### EXCERPTED PASSAGE
• • • •
Giving New Books Away to Three Lucky Reader – Just in time for Christmas

Chers Amis,

In an effort to help promote Sufism for Western Seekers: Path of the Spiritual Traveler in Everyday Life by Dr Stewart Bitkoff, a fellow contributor on the blog and a personal friend I am giving away 3 brand new copies of the paperback edition to three lucky readers who are willing to write a brief blurb on Amazon for the book. Just email me: Dave.FromtheBlog@gmail.com with the Subject Line: Sufism for Western Seekers and let me know if you would like a copy and I will set it up. Here is a brief Blurb I wrote for Amazon about the book.

My Amazon Review

It is often difficult for those with a sincere interest in Sufism to navigate through all the different opinions and views on what Sufism is and who is a real Sufi. In the West unfortunately it is all too common to simply reduce Sufism, a centuries old complex social, historical, religious, and cultural entity, down to either Mohammedan Mysticism or some ‘free-floating universalist cult free from religious trappings. While there are grains of truth in both these polarized assertions there is an entire world of experience and possibilities that few would be aware of if not for books like Sufism for the Western Seeker by Dr Stewart Bitkoff.

Moving forward from his previous award winning A Commuter’s Guide to Enlightenment , Spirituality and Practice ‘s Best Spiritual Books of 2008, Dr. Bitkoff gives us another rare gem. If I had to describe the book, its message and its approach I could do none better than to quote from Bahauddin Naqshband the eponymous Master of the Naqshbandi Sufi Way where he says: ” Today the doors of shaykh-hood are closed and the door of spiritual friendship has opened.” In this book Dr Bitkoff shares his life with us from a space of friendship. The question and answer/dialogue format of the book ropes us in and makes us a participant to this almost eternal exchange between the spiritual traveler and his guide. In doing so the readers gets to see Sufism in action within the context of a Western setting, which to me is extremely important because it shows that long exotic journeys and foreign terminology are not needed to live one’s spiritual longing. If we are open to the needs of the moment, as the author has so poignantly said in his many articles: we will find that we have been given enough for the journey. I highly recommend this book to anyone with an interest in Sufism, especially Western Seekers.
• • • •
### BRIEF
Copy the blog post starting with "It is often" and going on through "Dr Stewart Bitkoff.", swapping "polarized" for "opposing".

### RECORDS
• • • •
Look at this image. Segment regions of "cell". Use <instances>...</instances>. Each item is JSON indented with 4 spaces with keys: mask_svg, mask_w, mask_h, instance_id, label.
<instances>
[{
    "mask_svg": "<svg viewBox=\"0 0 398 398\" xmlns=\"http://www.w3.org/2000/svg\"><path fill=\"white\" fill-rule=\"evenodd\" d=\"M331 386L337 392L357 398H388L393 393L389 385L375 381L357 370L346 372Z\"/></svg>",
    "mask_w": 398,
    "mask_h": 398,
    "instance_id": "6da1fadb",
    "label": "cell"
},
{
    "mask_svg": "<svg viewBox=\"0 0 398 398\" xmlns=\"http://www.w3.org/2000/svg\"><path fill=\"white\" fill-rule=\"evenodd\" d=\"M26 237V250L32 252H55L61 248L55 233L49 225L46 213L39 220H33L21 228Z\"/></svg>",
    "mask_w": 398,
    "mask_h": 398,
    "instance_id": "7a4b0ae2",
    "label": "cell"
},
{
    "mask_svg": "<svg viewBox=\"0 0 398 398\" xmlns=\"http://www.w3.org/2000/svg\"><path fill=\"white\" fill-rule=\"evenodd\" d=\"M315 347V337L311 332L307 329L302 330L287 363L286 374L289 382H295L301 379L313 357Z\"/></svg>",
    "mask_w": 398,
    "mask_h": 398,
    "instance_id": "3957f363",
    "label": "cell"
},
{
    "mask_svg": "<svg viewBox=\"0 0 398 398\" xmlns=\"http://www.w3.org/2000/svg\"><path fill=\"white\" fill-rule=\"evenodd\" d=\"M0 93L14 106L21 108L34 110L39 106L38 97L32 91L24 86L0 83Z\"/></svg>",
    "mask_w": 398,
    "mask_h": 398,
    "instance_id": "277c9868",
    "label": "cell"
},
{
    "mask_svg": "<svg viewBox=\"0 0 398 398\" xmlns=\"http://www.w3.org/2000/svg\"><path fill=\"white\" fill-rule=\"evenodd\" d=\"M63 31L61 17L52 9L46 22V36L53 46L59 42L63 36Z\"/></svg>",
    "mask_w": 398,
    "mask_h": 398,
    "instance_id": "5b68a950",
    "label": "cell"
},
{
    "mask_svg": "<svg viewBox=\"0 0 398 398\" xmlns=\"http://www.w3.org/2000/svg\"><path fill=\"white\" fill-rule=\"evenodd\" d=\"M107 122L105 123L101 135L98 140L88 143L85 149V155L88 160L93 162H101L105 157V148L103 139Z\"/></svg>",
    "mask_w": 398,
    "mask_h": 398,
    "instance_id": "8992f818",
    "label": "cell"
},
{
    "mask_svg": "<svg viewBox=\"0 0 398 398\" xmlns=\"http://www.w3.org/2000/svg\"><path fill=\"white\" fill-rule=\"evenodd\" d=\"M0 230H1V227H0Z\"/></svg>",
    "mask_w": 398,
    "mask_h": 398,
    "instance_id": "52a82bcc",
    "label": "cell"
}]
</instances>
• • • •
### RESULT BELOW
It is often difficult for those with a sincere interest in Sufism to navigate through all the different opinions and views on what Sufism is and who is a real Sufi. In the West unfortunately it is all too common to simply reduce Sufism, a centuries old complex social, historical, religious, and cultural entity, down to either Mohammedan Mysticism or some ‘free-floating universalist cult free from religious trappings. While there are grains of truth in both these opposing assertions there is an entire world of experience and possibilities that few would be aware of if not for books like Sufism for the Western Seeker by Dr Stewart Bitkoff.